Saint-Évremond (1614 – 1703) écrit dans ses Observations sur le goût et le discernement des Français : « Le point le plus essentiel est d’acquérir un vrai discernement, et de se donner des lumières pures. La nature nous y prépare, l’expérience et le commerce des gens délicats achèvent de nous y former. »
Saint-Évremond est considéré comme un libertin et un honnête homme. À son époque, le mot « libertin » a une définition plus large qu’aujourd’hui et désigne aussi un amoureux de la liberté. Dans ce sens, au début du XIXe siècle, on le remplace par celui de « libéral », puis de « libertaire ». Il est intéressant de constater que les définitions de tous ces termes changent assez rapidement dans le temps, perdant leur caractère universel pour être enfermés dans du particulier. Il en est de même pour « épicurien » ou « sceptique », ce dernier mot voulant dire en grec ancien (skeptikós, σκεπτικός) : qui examine, observe avec soin, qui réfléchit.
Le libertin comme l’honnête homme mettent en avant la raison. Même cette dernière n’est pas une fin en soi. Ils ne suivent pas des dogmes ou des croyances. On les dit « athées », mais ils ne sont ni athées ni non-athées, ni pour, ni contre. Ils sont justes, dans la justesse et la justice, dans la vérité, tout en sachant cette dernière relative pour l’être humain. Ils sont libres, ce qui ne les rend pas stupides, au contraire, mais ouverts. Je rappelle que « Français » vient de « franc », qui signifie libre, avec cette autre définition d’honnête.
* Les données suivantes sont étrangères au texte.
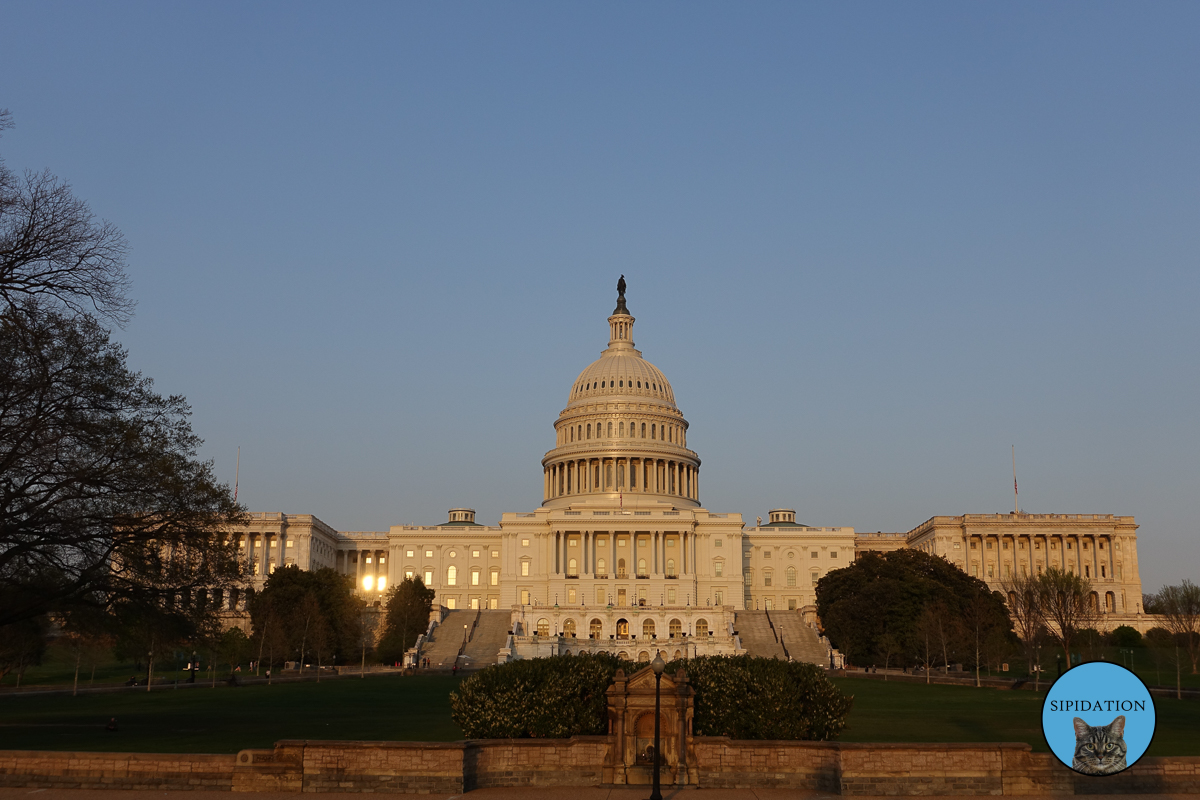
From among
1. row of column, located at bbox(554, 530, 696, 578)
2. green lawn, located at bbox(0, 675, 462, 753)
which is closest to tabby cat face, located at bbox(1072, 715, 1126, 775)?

Autrefois, ce terme était de surcroît lié à la vaillance et à la courtoisie (voir par exemple la définition donnée dans le Trésor de la langue française – Thresor de la langue francoyse, 1606 – de Jean Nicot : 1530 – 1604).
Finalement, qu’est-ce qui plus important que l’harmonie, ou pour le dire autrement : la paix ?
Dans ses Esquisses pyrrhoniennes, Sextus Empiricus (IIe et IIIe siècles) écrit (traduction de Pierre Pellegrin) : « Par conséquent non seulement nous n’entrons pas en conflit avec la vie quotidienne, mais nous sommes de son côté, donnant notre assentiment sans soutenir d’opinion à ce à quoi elle se fie, et en nous opposant aux fictions propres aux dogmatiques. »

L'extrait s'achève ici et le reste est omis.